Pick the lines holding the string "challenge" out of the records and copy them.

• • • • •

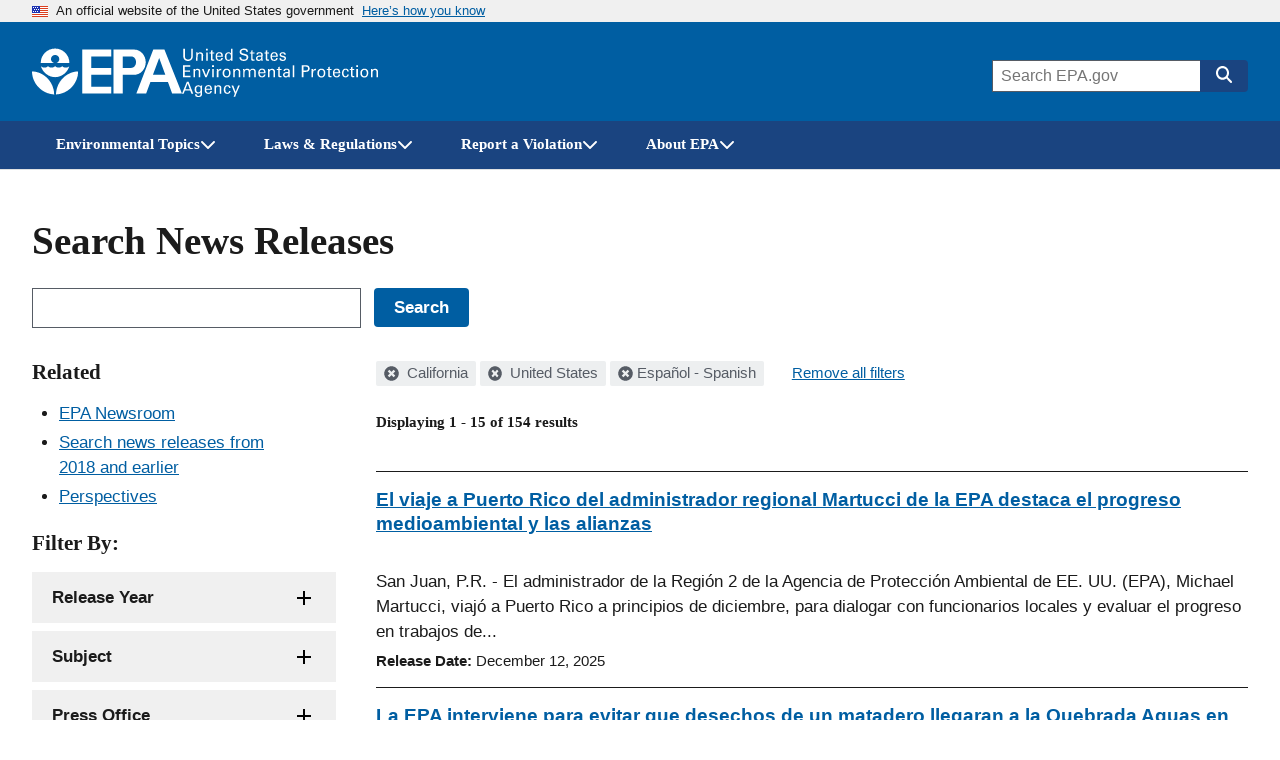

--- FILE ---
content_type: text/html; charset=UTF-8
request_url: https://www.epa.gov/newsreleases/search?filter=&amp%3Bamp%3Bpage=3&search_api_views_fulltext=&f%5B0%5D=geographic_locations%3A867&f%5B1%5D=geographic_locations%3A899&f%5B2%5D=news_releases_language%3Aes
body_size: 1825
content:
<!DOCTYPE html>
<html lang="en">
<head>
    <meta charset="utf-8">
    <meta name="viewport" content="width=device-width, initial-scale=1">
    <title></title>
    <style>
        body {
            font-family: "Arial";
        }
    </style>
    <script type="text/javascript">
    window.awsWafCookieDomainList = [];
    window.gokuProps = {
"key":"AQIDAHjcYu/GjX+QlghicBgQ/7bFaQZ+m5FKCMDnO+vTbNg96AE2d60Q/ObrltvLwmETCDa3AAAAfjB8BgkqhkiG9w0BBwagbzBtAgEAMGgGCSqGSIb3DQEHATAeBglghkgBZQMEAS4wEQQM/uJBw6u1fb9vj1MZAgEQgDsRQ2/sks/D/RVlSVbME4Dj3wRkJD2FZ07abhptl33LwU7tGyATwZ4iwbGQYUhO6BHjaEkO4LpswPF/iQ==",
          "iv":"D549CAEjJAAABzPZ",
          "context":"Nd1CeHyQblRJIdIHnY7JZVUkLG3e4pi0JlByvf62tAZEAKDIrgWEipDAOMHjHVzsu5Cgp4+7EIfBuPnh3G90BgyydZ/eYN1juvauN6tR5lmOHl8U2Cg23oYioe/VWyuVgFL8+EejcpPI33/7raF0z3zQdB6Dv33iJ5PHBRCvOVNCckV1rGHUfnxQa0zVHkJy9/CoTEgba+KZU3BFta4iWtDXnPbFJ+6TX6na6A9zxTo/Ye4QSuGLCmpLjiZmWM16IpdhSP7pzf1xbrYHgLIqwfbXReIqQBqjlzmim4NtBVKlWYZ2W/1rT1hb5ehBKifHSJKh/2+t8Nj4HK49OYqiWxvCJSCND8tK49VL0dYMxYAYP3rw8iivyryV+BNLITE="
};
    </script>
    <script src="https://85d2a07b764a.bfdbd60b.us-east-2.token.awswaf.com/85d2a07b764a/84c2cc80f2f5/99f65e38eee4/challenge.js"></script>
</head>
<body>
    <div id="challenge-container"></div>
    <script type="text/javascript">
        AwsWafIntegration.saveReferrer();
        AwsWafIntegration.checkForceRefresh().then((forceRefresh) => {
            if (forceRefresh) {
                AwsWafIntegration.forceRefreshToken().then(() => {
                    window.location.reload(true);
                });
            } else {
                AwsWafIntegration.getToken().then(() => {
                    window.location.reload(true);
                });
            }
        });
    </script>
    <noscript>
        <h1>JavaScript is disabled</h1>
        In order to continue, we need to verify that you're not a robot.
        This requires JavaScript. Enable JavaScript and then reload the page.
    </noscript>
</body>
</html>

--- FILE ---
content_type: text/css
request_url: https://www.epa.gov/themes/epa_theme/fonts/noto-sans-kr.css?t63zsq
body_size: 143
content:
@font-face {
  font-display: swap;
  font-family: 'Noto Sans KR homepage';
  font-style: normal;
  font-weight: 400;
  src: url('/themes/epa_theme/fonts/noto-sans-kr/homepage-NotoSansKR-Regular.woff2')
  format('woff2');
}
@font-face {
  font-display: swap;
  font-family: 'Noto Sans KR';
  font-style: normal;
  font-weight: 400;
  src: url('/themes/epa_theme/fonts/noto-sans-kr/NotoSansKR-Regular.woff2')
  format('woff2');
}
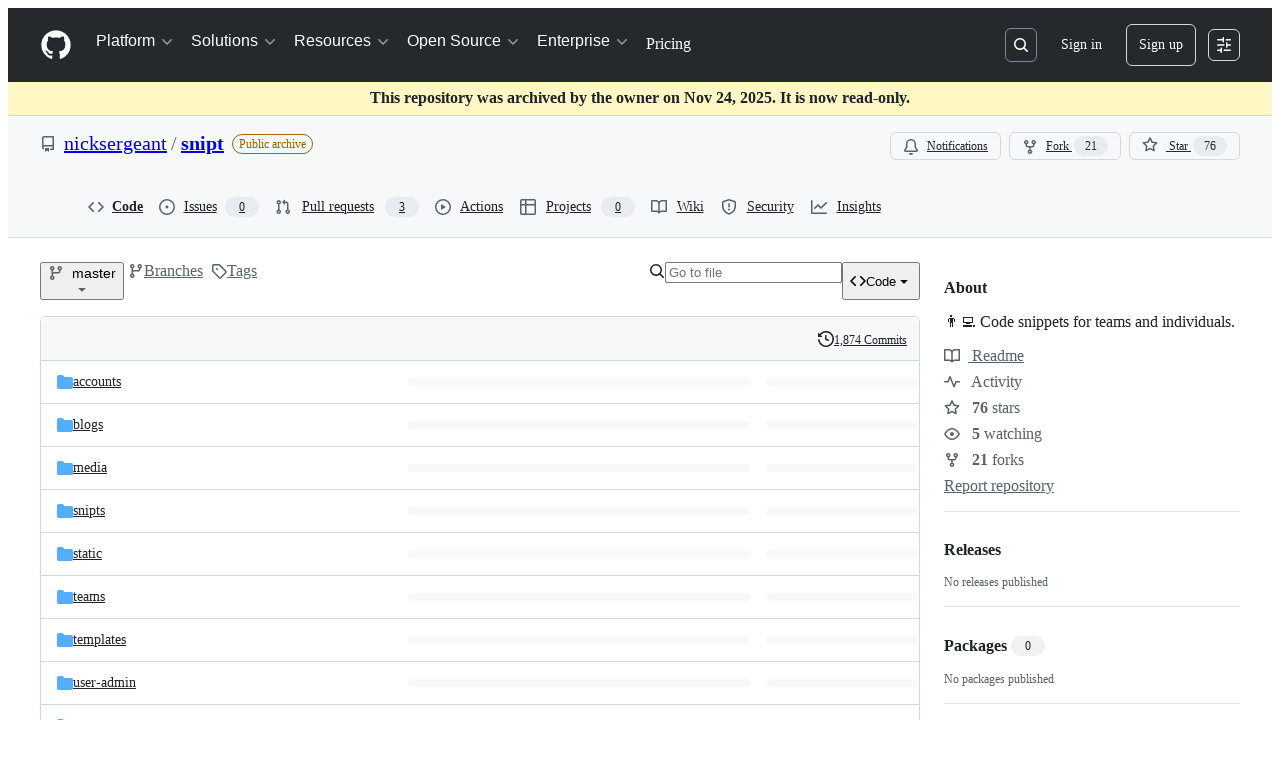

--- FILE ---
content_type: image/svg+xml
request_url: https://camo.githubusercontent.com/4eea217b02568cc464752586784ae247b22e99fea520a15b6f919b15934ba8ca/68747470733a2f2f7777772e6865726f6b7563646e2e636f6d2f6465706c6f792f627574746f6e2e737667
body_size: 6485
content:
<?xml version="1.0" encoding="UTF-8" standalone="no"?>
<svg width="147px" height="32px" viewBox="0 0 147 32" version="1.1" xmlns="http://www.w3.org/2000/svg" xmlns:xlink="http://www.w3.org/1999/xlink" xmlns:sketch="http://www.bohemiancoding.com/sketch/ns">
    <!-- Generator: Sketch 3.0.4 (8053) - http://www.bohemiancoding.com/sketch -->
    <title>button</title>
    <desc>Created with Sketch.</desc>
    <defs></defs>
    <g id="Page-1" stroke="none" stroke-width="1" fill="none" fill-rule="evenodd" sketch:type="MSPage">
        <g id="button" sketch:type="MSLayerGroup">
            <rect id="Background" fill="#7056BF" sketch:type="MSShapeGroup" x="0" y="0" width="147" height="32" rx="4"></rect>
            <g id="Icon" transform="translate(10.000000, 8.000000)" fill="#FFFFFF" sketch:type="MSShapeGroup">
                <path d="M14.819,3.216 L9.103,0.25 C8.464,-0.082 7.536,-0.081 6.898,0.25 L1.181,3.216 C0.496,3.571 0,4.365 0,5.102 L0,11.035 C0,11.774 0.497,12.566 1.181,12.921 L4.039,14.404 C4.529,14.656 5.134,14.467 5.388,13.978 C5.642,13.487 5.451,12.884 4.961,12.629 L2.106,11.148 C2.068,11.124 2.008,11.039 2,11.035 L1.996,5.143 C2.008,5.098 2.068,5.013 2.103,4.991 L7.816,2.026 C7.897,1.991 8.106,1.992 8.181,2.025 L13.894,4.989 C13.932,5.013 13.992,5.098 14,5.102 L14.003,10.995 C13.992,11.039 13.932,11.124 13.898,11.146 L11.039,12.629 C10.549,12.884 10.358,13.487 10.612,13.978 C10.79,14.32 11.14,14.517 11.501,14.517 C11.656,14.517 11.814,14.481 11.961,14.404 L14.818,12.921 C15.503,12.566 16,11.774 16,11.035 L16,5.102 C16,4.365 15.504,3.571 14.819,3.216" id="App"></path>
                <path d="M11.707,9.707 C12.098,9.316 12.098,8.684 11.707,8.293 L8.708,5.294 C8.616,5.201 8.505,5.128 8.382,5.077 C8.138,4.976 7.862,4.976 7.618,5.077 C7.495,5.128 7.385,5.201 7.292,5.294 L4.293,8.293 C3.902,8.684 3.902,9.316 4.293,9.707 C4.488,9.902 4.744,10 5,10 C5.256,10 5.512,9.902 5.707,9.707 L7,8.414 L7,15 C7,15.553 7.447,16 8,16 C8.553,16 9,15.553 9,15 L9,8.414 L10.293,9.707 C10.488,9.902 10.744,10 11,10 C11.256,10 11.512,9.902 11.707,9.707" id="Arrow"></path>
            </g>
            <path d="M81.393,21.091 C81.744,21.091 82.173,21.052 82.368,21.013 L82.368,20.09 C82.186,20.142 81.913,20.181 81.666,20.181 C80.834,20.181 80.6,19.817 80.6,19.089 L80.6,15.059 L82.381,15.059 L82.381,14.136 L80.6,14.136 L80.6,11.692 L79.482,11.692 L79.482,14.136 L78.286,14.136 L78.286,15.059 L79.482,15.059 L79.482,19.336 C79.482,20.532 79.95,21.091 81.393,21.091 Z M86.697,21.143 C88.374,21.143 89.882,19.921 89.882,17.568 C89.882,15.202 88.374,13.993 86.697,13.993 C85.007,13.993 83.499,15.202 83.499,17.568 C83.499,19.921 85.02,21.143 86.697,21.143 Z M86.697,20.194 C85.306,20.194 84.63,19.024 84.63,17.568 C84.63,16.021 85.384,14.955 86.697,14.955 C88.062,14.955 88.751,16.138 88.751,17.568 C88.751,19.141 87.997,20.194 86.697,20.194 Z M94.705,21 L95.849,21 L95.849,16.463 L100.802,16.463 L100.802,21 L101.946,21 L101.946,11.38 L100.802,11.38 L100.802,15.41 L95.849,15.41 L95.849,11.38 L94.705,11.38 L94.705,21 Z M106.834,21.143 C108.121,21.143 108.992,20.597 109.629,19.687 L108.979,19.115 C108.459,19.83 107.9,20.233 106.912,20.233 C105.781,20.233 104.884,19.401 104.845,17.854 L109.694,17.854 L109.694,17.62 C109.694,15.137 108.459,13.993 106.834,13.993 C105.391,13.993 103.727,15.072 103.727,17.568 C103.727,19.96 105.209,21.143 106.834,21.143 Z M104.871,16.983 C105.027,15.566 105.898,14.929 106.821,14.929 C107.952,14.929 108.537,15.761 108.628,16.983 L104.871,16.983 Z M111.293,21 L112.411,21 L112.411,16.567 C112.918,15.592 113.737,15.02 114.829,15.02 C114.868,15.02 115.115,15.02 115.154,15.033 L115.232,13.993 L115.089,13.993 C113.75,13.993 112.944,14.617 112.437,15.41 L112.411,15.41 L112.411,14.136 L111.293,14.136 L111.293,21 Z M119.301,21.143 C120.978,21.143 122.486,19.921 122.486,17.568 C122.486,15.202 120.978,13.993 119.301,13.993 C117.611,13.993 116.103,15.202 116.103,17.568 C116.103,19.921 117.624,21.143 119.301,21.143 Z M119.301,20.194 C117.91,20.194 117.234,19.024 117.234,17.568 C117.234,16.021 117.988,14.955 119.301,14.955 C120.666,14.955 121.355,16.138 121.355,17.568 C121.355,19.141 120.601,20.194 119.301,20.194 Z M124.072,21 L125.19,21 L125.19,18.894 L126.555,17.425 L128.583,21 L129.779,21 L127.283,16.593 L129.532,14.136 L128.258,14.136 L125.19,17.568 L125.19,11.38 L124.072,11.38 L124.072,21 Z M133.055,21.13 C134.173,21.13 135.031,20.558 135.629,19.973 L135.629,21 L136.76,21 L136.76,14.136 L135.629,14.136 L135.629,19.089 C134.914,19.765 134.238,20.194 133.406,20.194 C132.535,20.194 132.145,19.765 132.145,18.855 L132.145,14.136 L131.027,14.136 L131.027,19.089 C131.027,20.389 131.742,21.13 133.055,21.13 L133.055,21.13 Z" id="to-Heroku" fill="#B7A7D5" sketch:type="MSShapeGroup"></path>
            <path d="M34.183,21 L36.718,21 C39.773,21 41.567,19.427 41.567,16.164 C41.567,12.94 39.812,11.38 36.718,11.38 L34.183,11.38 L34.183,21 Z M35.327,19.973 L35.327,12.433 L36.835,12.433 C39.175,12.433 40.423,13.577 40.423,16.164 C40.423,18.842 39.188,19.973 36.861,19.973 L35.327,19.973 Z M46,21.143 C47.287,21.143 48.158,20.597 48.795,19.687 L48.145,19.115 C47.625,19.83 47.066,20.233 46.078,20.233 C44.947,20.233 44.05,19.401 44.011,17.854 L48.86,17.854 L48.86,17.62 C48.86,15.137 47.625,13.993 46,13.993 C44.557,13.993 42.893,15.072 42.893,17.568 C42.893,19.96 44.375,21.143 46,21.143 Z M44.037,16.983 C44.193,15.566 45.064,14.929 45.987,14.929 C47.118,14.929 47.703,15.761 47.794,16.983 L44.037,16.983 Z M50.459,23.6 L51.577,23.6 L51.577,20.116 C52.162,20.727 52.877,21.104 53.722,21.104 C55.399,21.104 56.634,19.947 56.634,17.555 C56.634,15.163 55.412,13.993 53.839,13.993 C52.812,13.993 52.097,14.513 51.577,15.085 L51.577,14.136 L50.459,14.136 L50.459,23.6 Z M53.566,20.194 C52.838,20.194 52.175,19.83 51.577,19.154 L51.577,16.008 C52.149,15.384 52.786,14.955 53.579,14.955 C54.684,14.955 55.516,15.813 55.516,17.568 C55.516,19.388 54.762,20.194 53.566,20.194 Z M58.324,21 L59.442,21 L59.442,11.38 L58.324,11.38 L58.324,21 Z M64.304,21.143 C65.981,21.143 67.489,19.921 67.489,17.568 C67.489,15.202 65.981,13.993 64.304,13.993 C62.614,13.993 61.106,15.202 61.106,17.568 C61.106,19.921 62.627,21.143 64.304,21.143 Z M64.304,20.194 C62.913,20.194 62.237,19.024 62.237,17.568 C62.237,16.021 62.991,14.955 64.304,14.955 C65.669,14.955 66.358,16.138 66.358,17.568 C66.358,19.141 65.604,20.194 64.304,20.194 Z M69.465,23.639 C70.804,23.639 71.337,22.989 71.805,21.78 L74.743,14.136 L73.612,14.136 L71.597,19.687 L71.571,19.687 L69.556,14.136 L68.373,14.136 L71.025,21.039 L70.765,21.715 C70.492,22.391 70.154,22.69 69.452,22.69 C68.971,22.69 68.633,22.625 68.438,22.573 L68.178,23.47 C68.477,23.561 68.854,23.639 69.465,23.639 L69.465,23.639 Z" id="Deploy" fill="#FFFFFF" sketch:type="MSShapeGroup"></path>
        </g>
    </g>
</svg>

• • • • •

◆ REPLY:
    <script src="https://85d2a07b764a.bfdbd60b.us-east-2.token.awswaf.com/85d2a07b764a/84c2cc80f2f5/99f65e38eee4/challenge.js"></script>
    <div id="challenge-container"></div>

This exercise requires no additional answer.